■ **Page excerpt**
- - - - - - -

Targeting of the CD161 Inhibitory Receptor Enhances Bone Marrow-Resident Memory CD8+ T Cell-Mediated Immunity Against Multiple Myeloma

Multiple myeloma (MM), an incurable hematologic malignancy, presents significant challenges in managing its recurrence. The bone marrow tumor microenvironment (BM-TME) is critical to MM progression. However, classical immune checkpoint blockade (ICB) therapies, like anti-PD1, have shown limited efficacy in MM. Therefore, elucidating the compositional features and regulatory mechanisms of the TIME in MM is crucial for developing novel immunotherapeutic targets. Tissue-resident memory CD8⁺ T cells (CD8⁺ TRMs) reside indefinitely at multiple anatomical locations like the skin, intestine, and bone marrow, functioning as frontline responders against reencountered pathogens and tumors. Whether CD8⁺ TRMs within BM-TME are involved in the MM cell immune escape and pathogenesis has not been systematically elucidated.

Firstly, we leverage single-cell RNA sequencing (scRNA-seq) to dissect the BM CD8⁺ T cells across patients at different stages of MM, and identify that CD69⁺CD8⁺ T subsets were BM residents, and the proportion of BM CD8⁺ TRMs between health donors and MM patients was comparable. Moreover, our findings indicated that BM CD8⁺ TRMs exhibit exhausted features and enrichment of NK genes with MM progresses. Importantly, we observed a considerable elevation of the NK gene KLRB1 and its encoded protein CD161 in BM CD8⁺ TRMs in MM patients. Immunofluorescence labeling of BM biopsy samples from MM patients confirmed the infiltration of the BM-TME with CD3⁺CD8⁺CD69⁺CD161⁺ cells.

Then, we found that KLRB1 expression in BM CD8⁺ TRMs was higher than that of other classical inhibitory receptor genes (e.g., PDCD1, CTLA4, LAG3), and CLEC2D (encodes the ligand of CD161) was also markedly expressed in patients' MM cells, exhibiting considerably higher than classical immunosuppressive receptor ligand genes (e.g., PDL1, CD80, CD86). Moreover, patients with higher CLEC2D expression had unfavorable overall survival.

We further found that the CD161 expression was higher in CD69⁺CD8⁺ TRMs compared to circulating CD69^-CD8⁺ T cells, and the percentage of BM CD161⁺CD8⁺ TRMs in MM patients was significantly higher than in healthy donors, while there was no difference for PD-1, LAG3, and TIM3 expression. Notably, only a small fraction of BM CD8⁺ TRMs have mucosal-associated invariant T cell phenotypes (identified by CD161⁺TCR-Vα7.2⁺). Additionally, the CLEC2D expression of BM cells was analyzed, and the highest level of CLEC2D expression was observed in B cells from MM patients, followed by plasma cells. Importantly, CLEC2D expression in MM patients was significantly higher than in plasma cells from healthy donors. Next, to investigate whether the blockade of CD161 could restore the function of CD8⁺ TRMs, the primary BM cells from MM patients were isolated and stimulated ex vivo. Compared to the anti-PD-1 and isotype group, CD161 blocking presents enhanced CD8⁺ TRMs proliferation and cytokine secretion levels (TNF-α, IFN-γ, IL2), increasing MM cells apoptosis.

- - - - - - -

■ **Exercise tasks**
a) In the excerpt on CD161 in multiple myeloma, which bone marrow cells from MM patients showed the highest CLEC2D expression?
b) Condense the paragraph of the excerpt on CD161 in multiple myeloma that begins "Then, we found that KLRB1 expression" into a short bulleted list that keeps its main findings.
c) Write a continuation of the excerpt on CD161 in multiple myeloma, picking up after its final sentence.

- - - - - - -

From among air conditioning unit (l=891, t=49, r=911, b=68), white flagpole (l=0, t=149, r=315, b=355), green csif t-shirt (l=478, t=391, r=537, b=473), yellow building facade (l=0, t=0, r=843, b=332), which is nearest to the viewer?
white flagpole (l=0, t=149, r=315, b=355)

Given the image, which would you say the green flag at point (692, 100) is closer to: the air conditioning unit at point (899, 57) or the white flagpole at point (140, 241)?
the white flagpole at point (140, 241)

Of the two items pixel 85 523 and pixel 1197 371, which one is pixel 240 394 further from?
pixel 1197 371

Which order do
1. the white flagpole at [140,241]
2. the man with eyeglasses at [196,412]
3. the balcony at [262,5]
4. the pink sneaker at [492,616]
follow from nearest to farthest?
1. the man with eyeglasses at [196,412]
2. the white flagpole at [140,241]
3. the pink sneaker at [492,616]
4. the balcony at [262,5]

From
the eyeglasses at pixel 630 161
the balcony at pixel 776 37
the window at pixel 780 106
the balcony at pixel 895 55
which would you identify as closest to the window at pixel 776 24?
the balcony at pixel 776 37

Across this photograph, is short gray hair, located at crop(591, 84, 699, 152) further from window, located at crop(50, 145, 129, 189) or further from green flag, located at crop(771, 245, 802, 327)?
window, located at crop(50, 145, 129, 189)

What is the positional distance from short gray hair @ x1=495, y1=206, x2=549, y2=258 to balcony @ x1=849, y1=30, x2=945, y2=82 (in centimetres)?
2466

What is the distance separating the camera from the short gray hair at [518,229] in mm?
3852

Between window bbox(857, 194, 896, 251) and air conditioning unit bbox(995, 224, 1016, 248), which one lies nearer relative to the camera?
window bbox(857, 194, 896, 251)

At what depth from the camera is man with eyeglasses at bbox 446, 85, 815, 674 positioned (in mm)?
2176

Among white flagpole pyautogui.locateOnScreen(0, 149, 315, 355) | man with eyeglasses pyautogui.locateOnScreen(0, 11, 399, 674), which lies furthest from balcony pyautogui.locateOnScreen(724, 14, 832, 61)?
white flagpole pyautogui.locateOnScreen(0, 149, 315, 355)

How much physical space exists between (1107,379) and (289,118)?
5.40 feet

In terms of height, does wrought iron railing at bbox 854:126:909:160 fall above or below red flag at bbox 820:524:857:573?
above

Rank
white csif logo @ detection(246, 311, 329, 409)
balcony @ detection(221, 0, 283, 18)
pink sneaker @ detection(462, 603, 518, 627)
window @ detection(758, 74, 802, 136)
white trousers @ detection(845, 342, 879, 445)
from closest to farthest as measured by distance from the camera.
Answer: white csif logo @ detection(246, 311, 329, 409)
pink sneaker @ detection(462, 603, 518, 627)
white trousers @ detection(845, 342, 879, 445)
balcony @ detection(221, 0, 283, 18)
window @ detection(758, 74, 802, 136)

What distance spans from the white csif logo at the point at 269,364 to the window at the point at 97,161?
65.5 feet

- - - - - - -

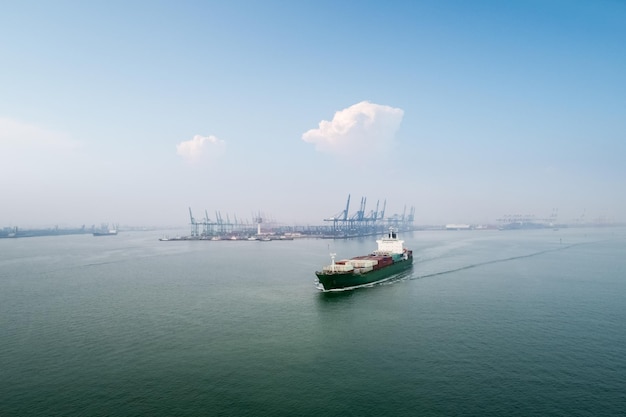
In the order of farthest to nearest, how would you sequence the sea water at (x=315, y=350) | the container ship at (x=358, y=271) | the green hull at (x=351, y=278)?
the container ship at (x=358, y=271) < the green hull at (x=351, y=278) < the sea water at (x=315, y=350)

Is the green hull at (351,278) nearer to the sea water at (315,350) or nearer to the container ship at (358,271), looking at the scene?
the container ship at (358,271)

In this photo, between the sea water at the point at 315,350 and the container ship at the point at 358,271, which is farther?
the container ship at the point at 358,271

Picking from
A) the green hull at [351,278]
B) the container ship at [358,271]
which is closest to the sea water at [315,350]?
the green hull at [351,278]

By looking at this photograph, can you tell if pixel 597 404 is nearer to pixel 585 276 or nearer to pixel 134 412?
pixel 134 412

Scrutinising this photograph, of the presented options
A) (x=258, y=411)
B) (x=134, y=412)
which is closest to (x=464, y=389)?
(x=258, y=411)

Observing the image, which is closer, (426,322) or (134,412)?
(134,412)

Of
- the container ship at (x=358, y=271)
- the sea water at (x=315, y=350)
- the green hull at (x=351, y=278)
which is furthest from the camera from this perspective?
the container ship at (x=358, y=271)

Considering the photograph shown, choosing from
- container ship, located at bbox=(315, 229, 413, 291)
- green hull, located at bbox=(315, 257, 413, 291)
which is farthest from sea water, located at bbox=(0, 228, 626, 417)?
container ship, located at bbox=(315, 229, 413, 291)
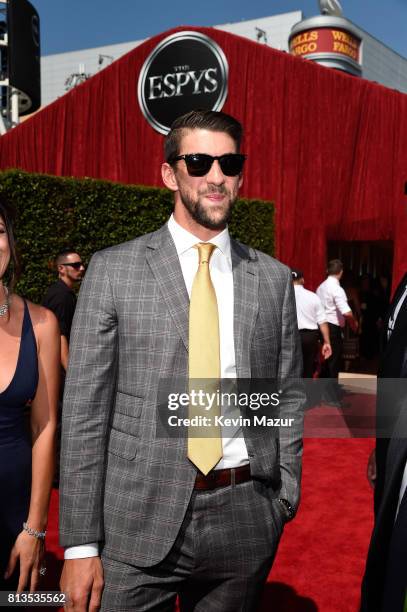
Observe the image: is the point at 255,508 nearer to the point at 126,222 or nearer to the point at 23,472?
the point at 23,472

- - - - - - -

■ **Responses per task**
a) B cells

b)
- In BM CD8⁺ TRMs, KLRB1 expression was higher than that of classical inhibitory receptor genes such as PDCD1, CTLA4 and LAG3.
- CLEC2D, which encodes the CD161 ligand, was markedly expressed in patients' MM cells, considerably above classical immunosuppressive receptor ligand genes such as PDL1, CD80 and CD86.
- Patients with higher CLEC2D expression had unfavorable overall survival.

c)
Chimeric antigen receptor T (CAR-T) cell therapy has achieved impressive success in treating relapsed/refractory MM. How to prevent CAR-T cell exhaustion and enhance function remains a significant challenge. Therefore, we next set out to investigate the impact of CD161 on CAR-T cells. Our results demonstrated that CD161 was highly expressed in early peripheral blood (PB) CAR-T cells after infusion in MM patients but decreased with time. Moreover, the CD161 expression of CAR-T cells was considerably higher than endogenous T cells. Notably, BM-derived CAR-T cells have higher CD161 expression than PB counterparts for the same patient, suggesting CD161 may have BM-specific expression enrichment. After co-culturing MM and CAR-T cells in vitro for 24 hours, we found that blocking CD161 led to an augmented proportion of CAR-T cells, increased IFN-γ secretion, and a notable elevation in tumor cell apoptosis compared to the anti-PD-1 and isotype groups.

Taken together, we demonstrated that CD8⁺ TRMs constitute a vital anti-tumor cell subset in the MM BM-TME, which exhibits a high expression of the inhibitory CD161 receptor, binding to the CLEC2D expressed by MM cells, thereby mediating the dysfunction of CD8⁺ TRMs. Blocking the CD161-CLEC2D pathway is expected to become a novel target for MM immunotherapy. The combination of CD161 inhibitors and CAR-T cell therapy can potentially enhance the anti-myeloma function of CAR-T cells.